Gotteskrieger wollen kein weltliches Regime in Syrien akzeptieren

Von Gerrit Hoekman *

Wer darauf hofft, ein Sturz des syrischen Präsidenten Baschar Al-Assad würde den Krieg in seinem Land beenden, gibt sich Illusionen hin. Der Kampf würde weitergehen, solange eine weltliche Regierung in Damaskus am Ruder ist. Das hat Muhammad Schalabi, der Führer der radikal-islamischen Salafisten in Südjordanien, Mitte Juli in einem Interview mit der arabischen Tageszeitung Al-Hayat bekräftigt, kurz nachdem Al-Qaida nahestehende Extremisten in Syrien das Mitglied des Obersten Militärrats der Freien Syrischen Armee (FSA), Kamal Hamami, erschossen hatten. »Wenn wir uns nach dem Fall des tyrannischen Regimes nicht auf den Heiligen Koran berufen, bleibt die Situation wie sie jetzt ist. Das würde bedeuten, daß unser Blut in den vergangenen zwei Jahren sinnlos vergossen wurde«.

Schalabis Leute sind unter anderem in der südlichen syrischen Provinz Daraa im Einsatz. Sie kämpfen an der Seite der berüchtigten Nusra-Front und anderen Gotteskriegern aus dem Irak und den Golfstaaten gegen die Regierungstruppen. »Wir sind nach Syrien gekommen, um nach den Regeln Gottes, des Allmächtigen, zu regieren«, sagt Schalabi, der auch als Abu Sayyaf bekannt ist. Allerdings sei es schwerer geworden, an den jordanischen Grenzsoldaten vorbeizukommen. Deshalb nähmen viele Kämpfer nun den Umweg über die Türkei. Anders als Jordanien mache es ihnen Ankara sehr leicht über die Grenze ins umkämpfte Aleppo zu kommen.

Die jordanischen Gotteskrieger sind dem syrischen Ableger der Al-Qaida herzlich willkommen, schließlich haben viele von ihnen in Afghanistan, dem Irak, Tschetschenien und dem Jemen Kampferfahrung gesammelt. Einige führen Brigaden der Nusra-Front. Der »Emir« von Damaskus, so bezeichnen die Islamisten den Militärchef einer Region, stammt auch aus Jordanien. Syrer, Jordanier, Golf-Staatler, Iraker und Marokkaner – in dieser Reihenfolge hole sich Nusra militärische Hilfe aus dem Ausland, plaudern die jordanischen Dschihadisten aus dem Nähkästchen.

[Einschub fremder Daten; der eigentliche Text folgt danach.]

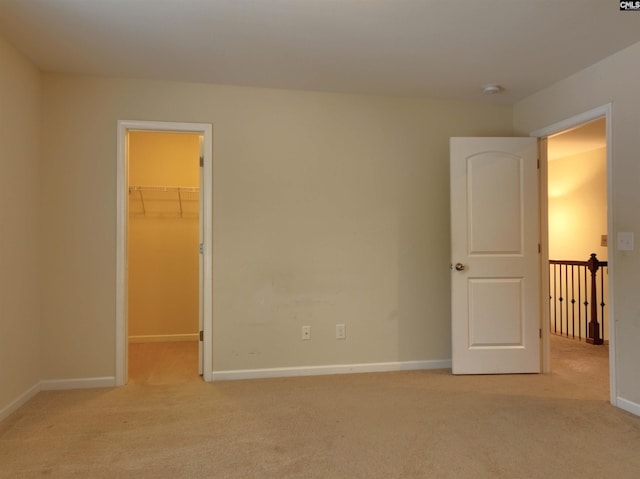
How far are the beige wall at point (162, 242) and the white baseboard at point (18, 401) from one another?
5.42ft

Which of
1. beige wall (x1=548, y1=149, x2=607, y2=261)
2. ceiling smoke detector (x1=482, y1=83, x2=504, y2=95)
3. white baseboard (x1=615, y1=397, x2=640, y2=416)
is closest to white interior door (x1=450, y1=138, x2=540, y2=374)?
ceiling smoke detector (x1=482, y1=83, x2=504, y2=95)

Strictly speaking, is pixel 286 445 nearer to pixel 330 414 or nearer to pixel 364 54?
pixel 330 414

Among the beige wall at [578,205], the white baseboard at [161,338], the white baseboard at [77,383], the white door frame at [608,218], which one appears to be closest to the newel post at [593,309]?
the beige wall at [578,205]

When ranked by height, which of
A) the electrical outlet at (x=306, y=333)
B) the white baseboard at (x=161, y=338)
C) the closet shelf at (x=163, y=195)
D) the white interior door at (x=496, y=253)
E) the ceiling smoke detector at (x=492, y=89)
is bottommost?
the white baseboard at (x=161, y=338)

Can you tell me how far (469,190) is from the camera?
3.20 metres

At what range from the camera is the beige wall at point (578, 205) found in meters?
4.96

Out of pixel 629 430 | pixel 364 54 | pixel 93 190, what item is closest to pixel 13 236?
pixel 93 190

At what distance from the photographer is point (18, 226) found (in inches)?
101

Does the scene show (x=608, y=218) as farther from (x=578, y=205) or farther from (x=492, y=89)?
(x=578, y=205)

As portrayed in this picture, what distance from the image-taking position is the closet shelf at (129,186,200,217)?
445 centimetres

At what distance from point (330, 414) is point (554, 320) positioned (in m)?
4.29

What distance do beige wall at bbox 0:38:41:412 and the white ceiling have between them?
0.25 meters

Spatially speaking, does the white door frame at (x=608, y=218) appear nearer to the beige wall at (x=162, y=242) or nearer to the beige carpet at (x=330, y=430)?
the beige carpet at (x=330, y=430)

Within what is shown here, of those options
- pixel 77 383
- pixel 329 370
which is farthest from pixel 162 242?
pixel 329 370
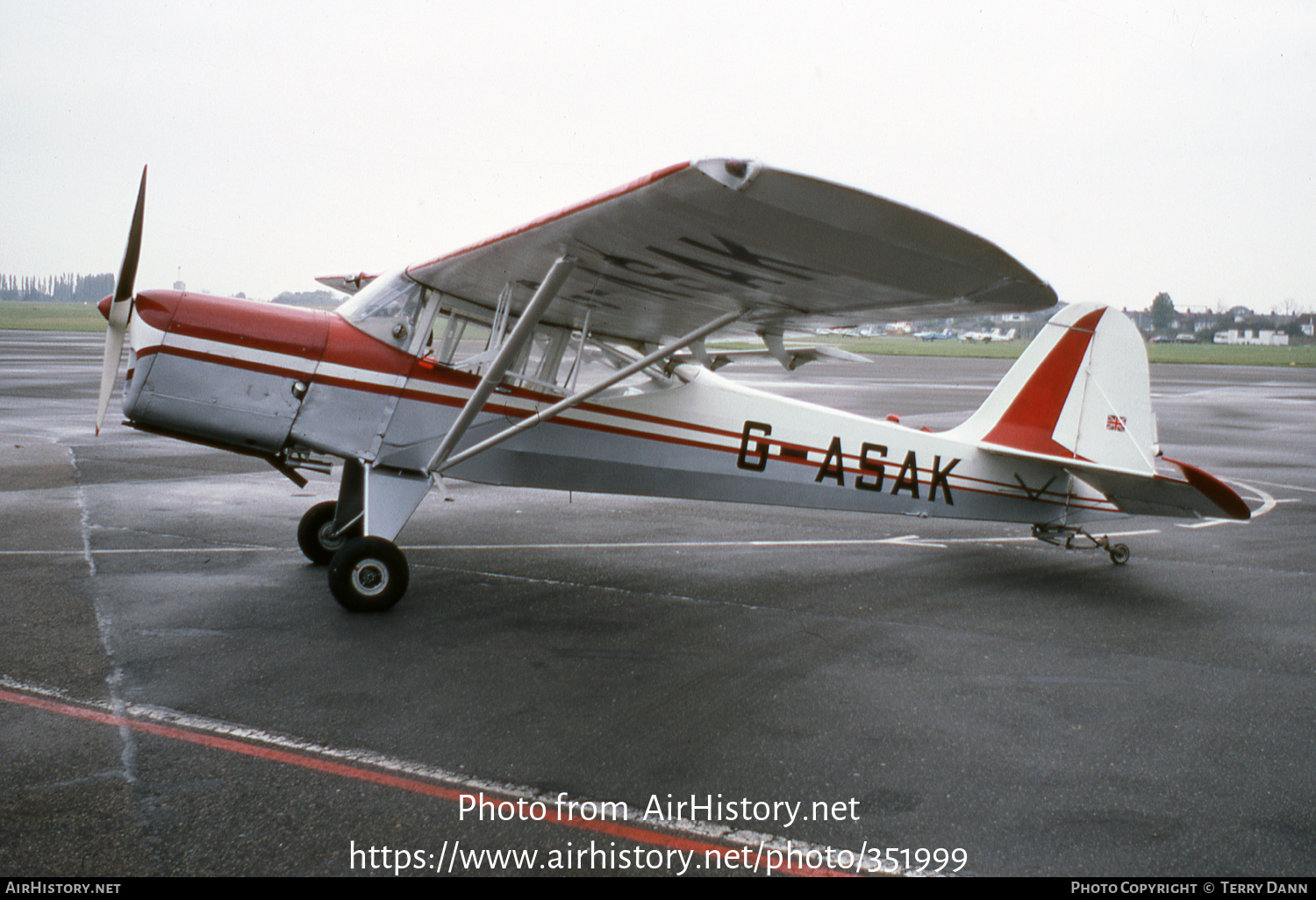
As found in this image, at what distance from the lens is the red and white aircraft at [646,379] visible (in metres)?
4.50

In Jordanien sollen noch 5000 Salafisten auf ihren Einsatz warten, ist in der arabischen Presse zu lesen.

»Sie haben ihre Häuser verkauft, ihre Autos oder sogar Gastanks, um die Reise bezahlen zu können und sich leichte Waffen zu kaufen«, erzählte Munif Samara, eine weitere prominente Figur der jordanischen Fundamentalisten, der Zeitung Al-Hayat. Der Preis für eine Kalaschnikow liegt in Amman bei umgerechnet 1300 Euro, hat die von Saudi-Arabien gesponserte Zeitung recherchiert. Die berühmte Maschinenpistole der Roten Armee ist im Augenblick schwer zu kriegen. Auf dem Waffenmarkt galoppiert deshalb die Inflation – am Anfang des Kriegs war das Gewehr nur halb so teuer. Der Preis für eine Patrone hat sich ebenfalls verdoppelt: Ein Menschenleben auszulöschen, kostet inzwischen immerhin 3,50 Euro.

Der jordanische König Abdullah sieht die Entwicklung in Syrien mit Sorge. Ein »Kalifat« in unmittelbarer Nachbarschaft wäre auch eine große Gefahr für seine eigene Macht. Schnell könnte der Funke von Damaskus nach Amman überspringen. Die Islamisten machen keinen Hehl daraus, daß Syrien nur eine Etappe auf dem Weg zu einem islamischen Staat in ganz Arabien ist. »Diese Option liegt für Jordanien nicht auf dem Tisch«, beruhigt Schalabi. »Es gibt Schlachtfelder, die wichtiger sind.«

Zunächst einmal hält er eine bewaffnete Auseinandersetzungen mit der Freien Syrischen Armee (FSA) für unvermeidlich. Der bereits schwelende Konflikt würde noch heftiger werden, wenn erst einmal der syrische Präsident gestürzt sei. »Sie sind ein notwendiges Übel angesichts der verschiedenen Methoden und Programme«, glaubt Schalabi. »Es besteht ein großer Unterschied. Die FSA möchte zum Beispiel einen demokratischen, säkularen Staat errichten und sie hat kein Problem, ihre Positionen dem Diktat des Westens anzupassen, wenn das Regime gefallen ist.« Das Ziel der Salafisten sei aber ein Syrien auf der Basis der Scharia. »Das wird unvermeidlich zum Zusammenstoß führen.« Sollte die Freie Syrische Armee nach dem Sieg über Assad die Islamisten aufrufen die Waffen niederzulegen, werde man dem nicht folgen. »Es wird viele Opfer geben«, droht Schalabi.